Despite his nerdy name, Archibald Peachy was a tall, good-looking Southern aristocrat. He was fond of dueling whenever his name was impugned, a habit he started in college. He dueled with his friend James Blain in 1852, where he prevailed. Much later in 1879 when he had become nearly blind, he challenged California Supreme Court Justice David Terry to a duel, but Terry declined.


Bezer Simmons never prospered in San Francisco. He got deeper in debt and died in 1850, just after transferring full ownership of Coronado to Billings and Peachy to settle his debts.


The land title abstract shows various transactions of sales of portions of Coronado from Billings, and Peachy to various partners. The transaction that Coronado history sources mentions the most is the 1885 sale, where Elisha Babcock, Hampton Story, and Jacob Greundike (soon to leave the partnership) buy all of Coronado ("The Peninsula") for $110,000.

By then, Archibald Peachy had served in the California Assembly and in the California Senate, Frederick Billings eventually returned to his native Vermont, where he became active in the University of Vermont and in the conservation movement. His interest in the academic world is reflected in having indirectly suggested the name of Berkeley be given to the University of California.





Of course Babcock and Story had big plans to build a resort hotel, the Hotel del Coronado, and to develop most of the rest of Coronado into housing and business lots. The name of Coronado itself was decided upon by Babcock and Story.
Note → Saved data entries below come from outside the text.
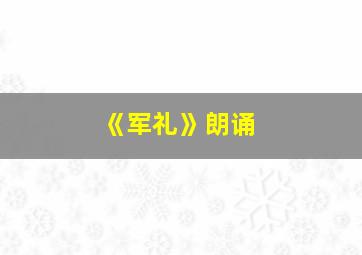 《军礼》朗诵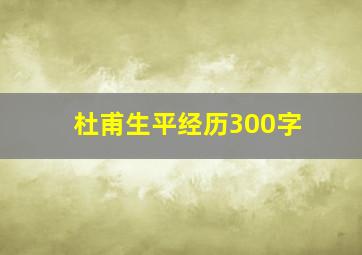 杜甫生平经历300字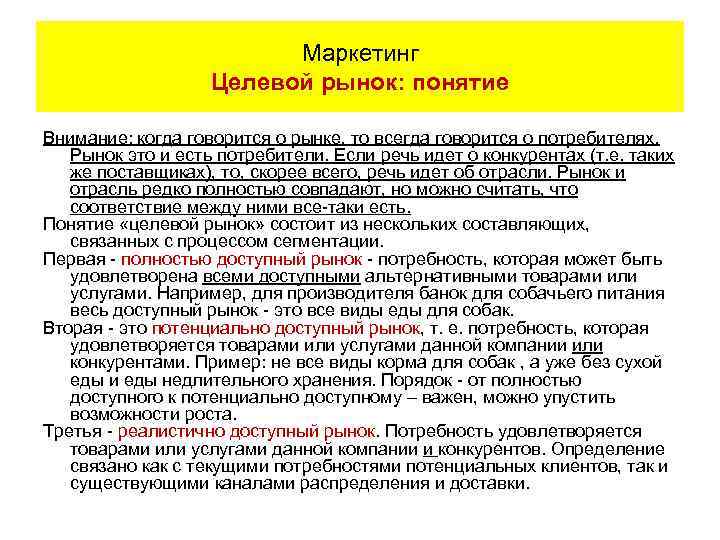 Маркетинг
Целевой рынок: понятие

Внимание: когда говорится о рынке, то всегда говорится о потребителях. Рынок это и есть потребители. Если речь идет о конкурентах (т.е. таких же поставщиках), то, скорее всего, речь идет об отрасли. Рынок и отрасль редко полностью совпадают, но можно считать, что соответствие между ними все-таки есть.

Понятие «целевой рынок» состоит из нескольких составляющих, связанных с процессом сегментации.

Первая - полностью доступный рынок - потребность, которая может быть удовлетворена всеми доступными альтернативными товарами или услугами. Например, для производителя банок для собачьего питания весь доступный рынок - это все виды еды для собак.

Вторая - это потенциально доступный рынок, т. е. потребность, которая удовлетворяется товарами или услугами данной компании или конкурентами. Пример: не все виды корма для собак , а уже без сухой еды и еды недлительного хранения. Порядок - от полностью доступного к потенциально доступному – важен, можно упустить возможности роста.

Третья - реалистично доступный рынок. Потребность удовлетворяется товарами или услугами данной компании и конкурентов. Определение связано как с текущими потребностями потенциальных клиентов, так и существующими каналами распределения и доставки.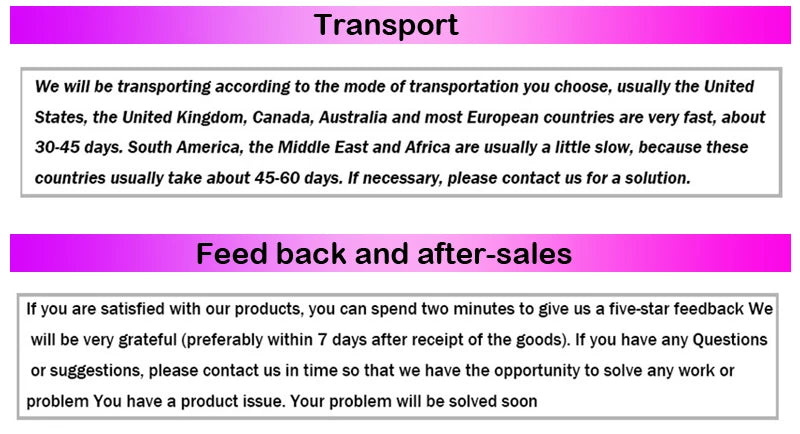 Transport

We will be transporting according to the mode of transportation you choose, usually the United States, the United Kingdom, Canada, Australia and most European countries are very fast, about 30-45 days. South America, the Middle East and Africa are usually a little slow, because these countries usually take about 45-60 days. If necessary, please contact us for a solution.

Feed back and after-sales

If you are satisfied with our products, you can spend two minutes to give us a five-star feedback We will be very grateful (preferably within 7 days after receipt of the goods). If you have any Questions or suggestions, please contact us in time so that we have the opportunity to solve any work or problem You have a product issue. Your problem will be solved soon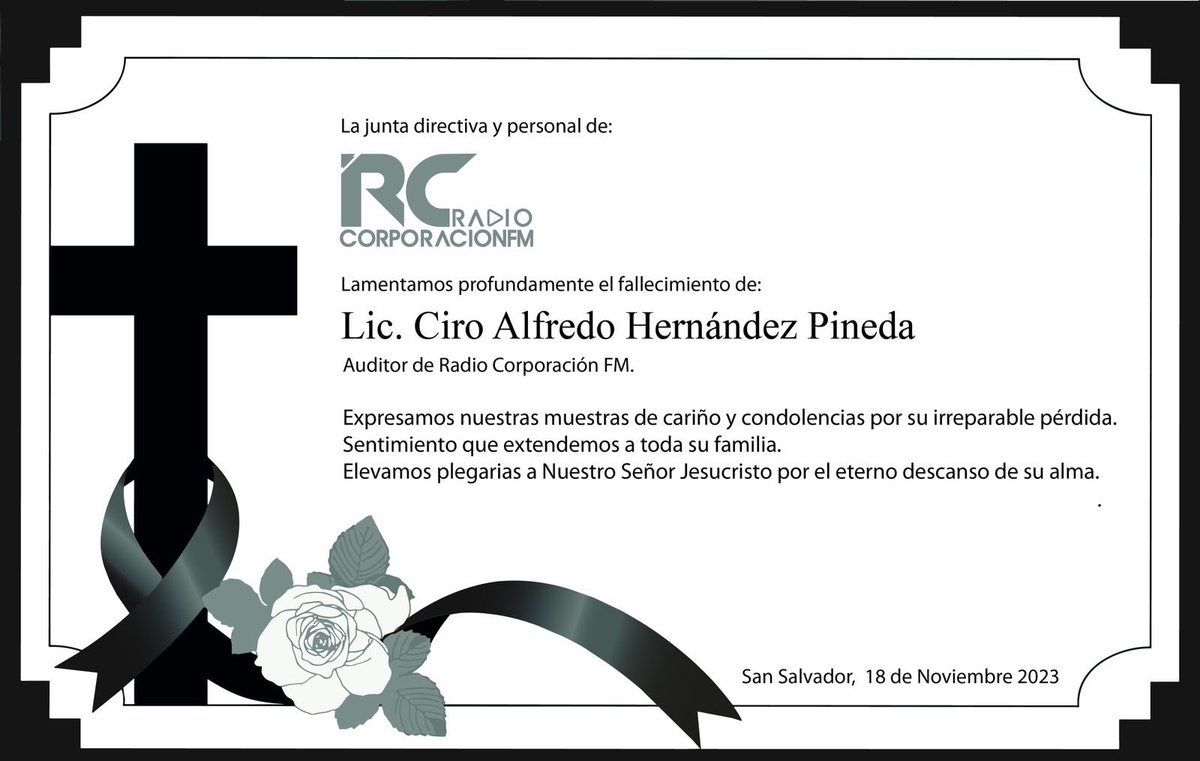 La junta directiva y personal de:

RC RADIO CORPORACIONFM

Lamentamos profundamente el fallecimiento de:

Lic. Ciro Alfredo Hernández Pineda

Auditor de Radio Corporación FM.

Expresamos nuestras muestras de cariño y condolencias por su irreparable pérdida.
Sentimiento que extendemos a toda su familia.
Elevamos plegarias a Nuestro Señor Jesucristo por el eterno descanso de su alma.

San Salvador, 18 de Noviembre 2023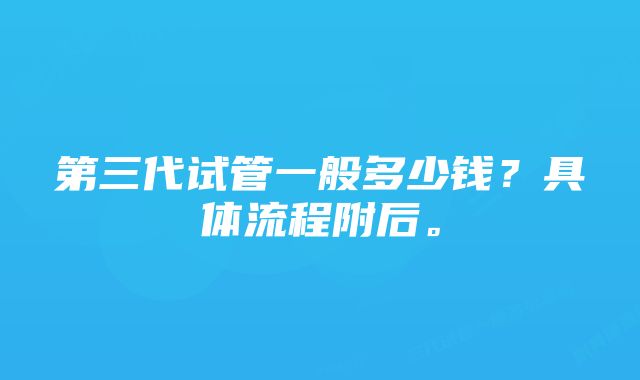 第三代试管一般多少钱？具体流程附后。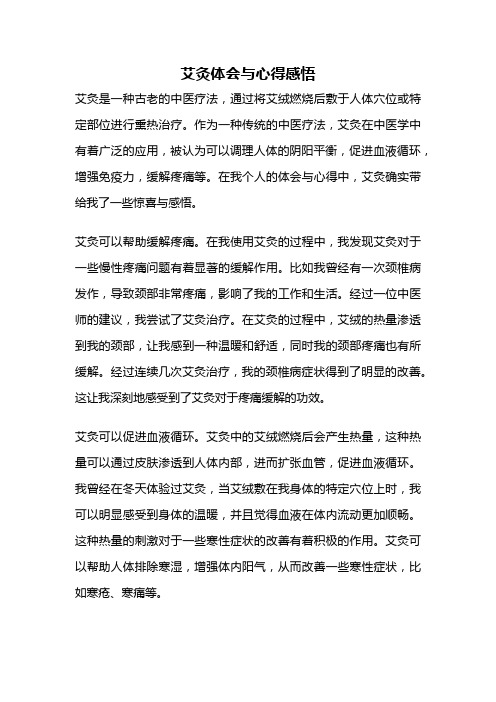 艾灸体会与心得感悟

艾灸是一种古老的中医疗法，通过将艾绒燃烧后敷于人体穴位或特定部位进行熏热治疗。作为一种传统的中医疗法，艾灸在中医学中有着广泛的应用，被认为可以调理人体的阴阳平衡，促进血液循环，增强免疫力，缓解疼痛等。在我个人的体会与心得中，艾灸确实带给我了一些惊喜与感悟。

艾灸可以帮助缓解疼痛。在我使用艾灸的过程中，我发现艾灸对于一些慢性疼痛问题有着显著的缓解作用。比如我曾经有一次颈椎病发作，导致颈部非常疼痛，影响了我的工作和生活。经过一位中医师的建议，我尝试了艾灸治疗。在艾灸的过程中，艾绒的热量渗透到我的颈部，让我感到一种温暖和舒适，同时我的颈部疼痛也有所缓解。经过连续几次艾灸治疗，我的颈椎病症状得到了明显的改善。这让我深刻地感受到了艾灸对于疼痛缓解的功效。

艾灸可以促进血液循环。艾灸中的艾绒燃烧后会产生热量，这种热量可以通过皮肤渗透到人体内部，进而扩张血管，促进血液循环。我曾经在冬天体验过艾灸，当艾绒敷在我身体的特定穴位上时，我可以明显感受到身体的温暖，并且觉得血液在体内流动更加顺畅。这种热量的刺激对于一些寒性症状的改善有着积极的作用。艾灸可以帮助人体排除寒湿，增强体内阳气，从而改善一些寒性症状，比如寒疮、寒痛等。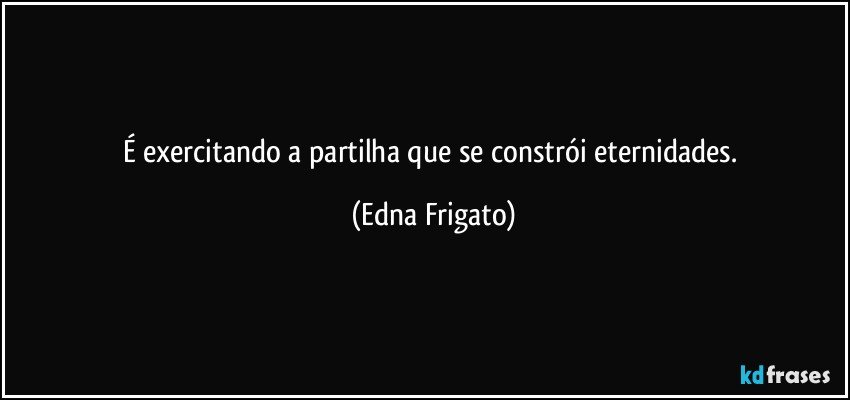 É exercitando a partilha que se constrói eternidades.

(Edna Frigato)

kdfrases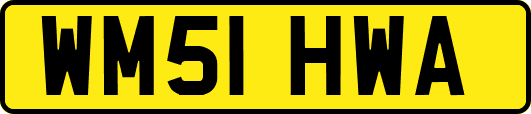 WM51 HWA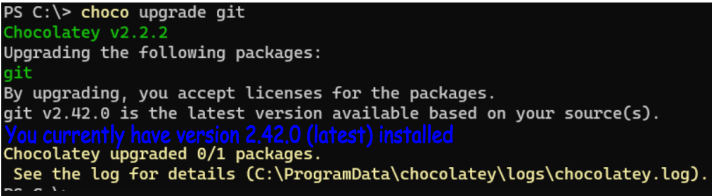 PS C:\> choco upgrade git
Chocolatey v2.2.2
Upgrading the following packages:
git
By upgrading, you accept licenses for the packages.
git v2.42.0 is the latest version available based on your source(s).
You currently have version 2.42.0 (latest) installed
Chocolatey upgraded 0/1 packages.
See the log for details (C:\ProgramData\chocolatey\logs\chocolatey.log).
PS C:\>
Although they had several names that came in through a naming contest, they ended up giving the Peninsula the name Coronado, after the Coronado Islands (Los Cuatro Coronados) off the coast of northern Baja California. The name was modified in various promotional documents as Coronado Beach, considered a more picturesque name in helping sell lots.






One of the documents in this collection is the folded map shown below. This street map was used for a sales prospectus in 1886-1887. The map shows the original Spanish Bight dividing North Island from the village. This same street map was used with minor modifications through the 1930s.  The Spanish Bight was filled in as the North Island Naval Air Base expanded in the late 1930s.






































Included in this Coronado archive are various drafts that notaries (historically notaries served as title lawyers) used in preparing the legal documents to transfer ownership of Coronado. in parts or as a whole. These documents could be considered like the manuscript that an author prepared before typing and sending the completed book manuscript to the publisher.





The later drafts specifically mention the Coronado Beach Company, the corporate name of the partnership that developed the Hotel del Coronado and sold lots in Coronado. 






Such documents as are part of this archive provide a larger window in which to see the beginning of Coronado in the 19th century. Much has changed in the world, and especially in Coronado, since they were written. It is amazing that these fragile founding documents survive at all. It would be a blessing to have this loaned archive return to Coronado on a permanent basis.